* [TUGAS YANG DIKERJAKAN]
1. Dalam teks tentang kekerasan terhadap perempuan, berapa jumlah kasus kekerasan terhadap perempuan pada tahun 2010?
2. Salin kembali bagian teks tentang kekerasan terhadap perempuan yang dimulai dari "Merujuk kasus ini, kaum" dan berakhir pada "105 ribuan kasus.", lalu ganti "meningkat" dengan "bertambah".

* [TEKS BACAAN]
--------------------------------
KBR68H- Kasus kekerasan psikologis terjadi pada perempuan tak pernah berhenti. Kasus teranyar, tak tanggung-tanggung pelakunya adalah seorang bupati yakni Bupati Garut Aceng Fikri. Ia menceraikan wanita setelah menikah selama 4 hari dengan alasan yang melecehkan perempuan itu.
Merujuk kasus ini, kaum perempuan masih kerap kali menjadi korban kekerasan; tidak hanya secara fisik namun juga psikologis. Setiap tahunnya kekerasan pada perempuan meningkat. Pada tahun lalu saja, kekerasan terhadap perempuan mencapai 119 ribuan kasus. Jumlah itu meningkat dibadingkan tahun 2010 yang mencapai 105 ribuan kasus.
Ketua Komnas Perempuan, Yuniyanti Chuzaifah mengatakan, angka 119 ribuan kasus tersebut, sebetulnya tidak mewakili data kongkret di lapangan. Bisa jadi, jumlah di lapangan lebih besar. Pasalnya, banyak dari kasus-kasus kekerasan yang tidak terlaporkan, teradukan atau terdeteksi. “Iya karena itu data yang dilaporkan dan ditangani oleh komnas perempuan, dan bahkan ada yang tidak dilaporkan”, kata Yuniyanti Chuzaifah.
Papua misalnya, kata Yuni, data Komnas Perempuan mencatat, kekerasan terhadap perempuan nihil, karena banyak perempuan yang mencabut kasusnya di tengah jalan, atau bahkan tidak dilaporkan sama sekali. Kebanyakan mereka memilih menyeleseikan masalah di luar hukum, yakni menggunakan adat di tempat mereka tinggal. Masalah geografis dan kemiskinan, juga menjadi faktor utama terhambatnya akses keadilan untuk perempuan.
--------------------------------
* [DATA YANG DIBERIKAN]
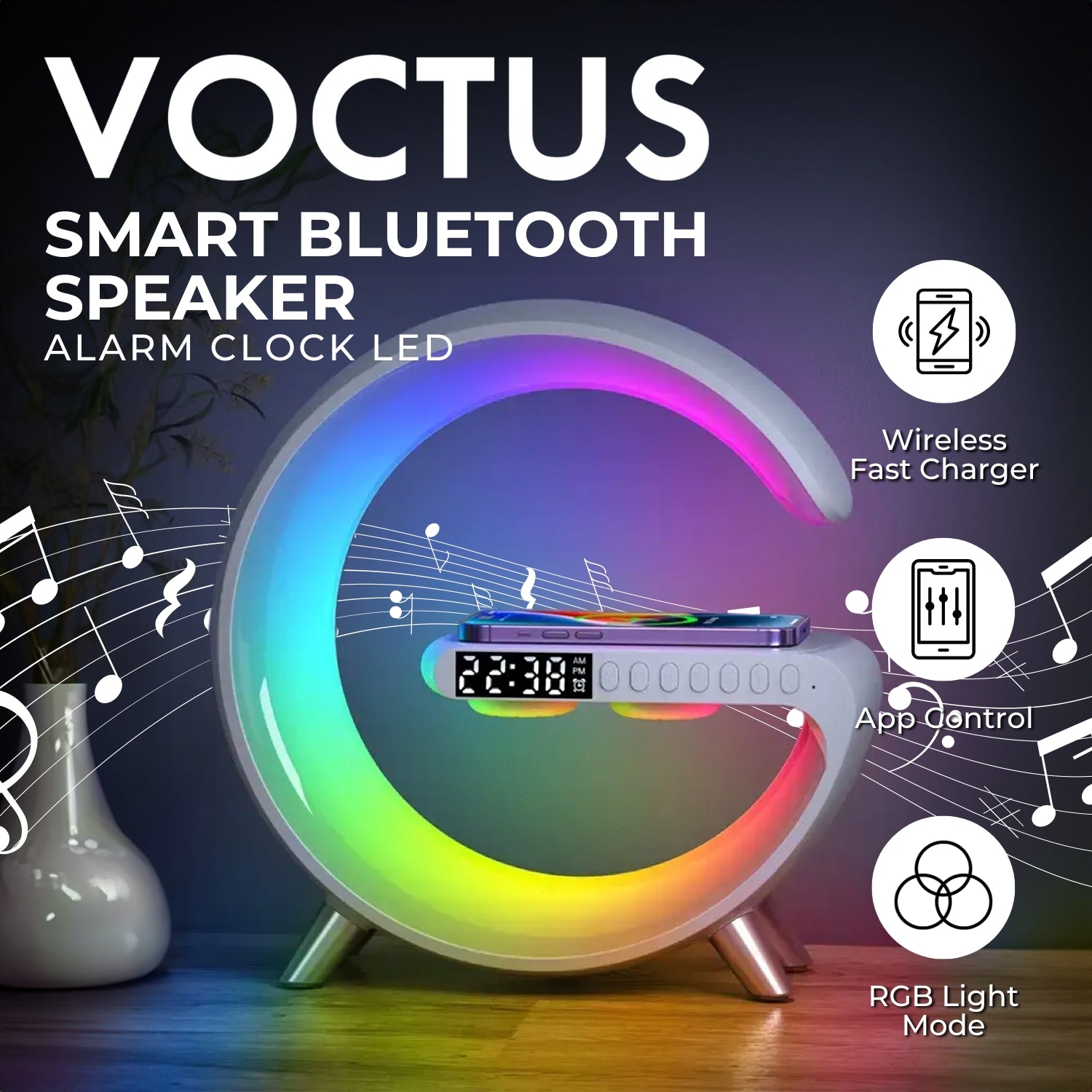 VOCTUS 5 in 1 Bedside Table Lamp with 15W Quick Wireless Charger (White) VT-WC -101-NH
--------------------------------
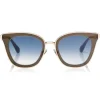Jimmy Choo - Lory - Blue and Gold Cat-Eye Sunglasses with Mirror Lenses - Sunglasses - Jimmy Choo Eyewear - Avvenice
--------------------------------
* [JAWABAN TIAP TUGAS]
1. 105 ribuan kasus.

2.
Merujuk kasus ini, kaum perempuan masih kerap kali menjadi korban kekerasan; tidak hanya secara fisik namun juga psikologis. Setiap tahunnya kekerasan pada perempuan bertambah. Pada tahun lalu saja, kekerasan terhadap perempuan mencapai 119 ribuan kasus. Jumlah itu bertambah dibadingkan tahun 2010 yang mencapai 105 ribuan kasus.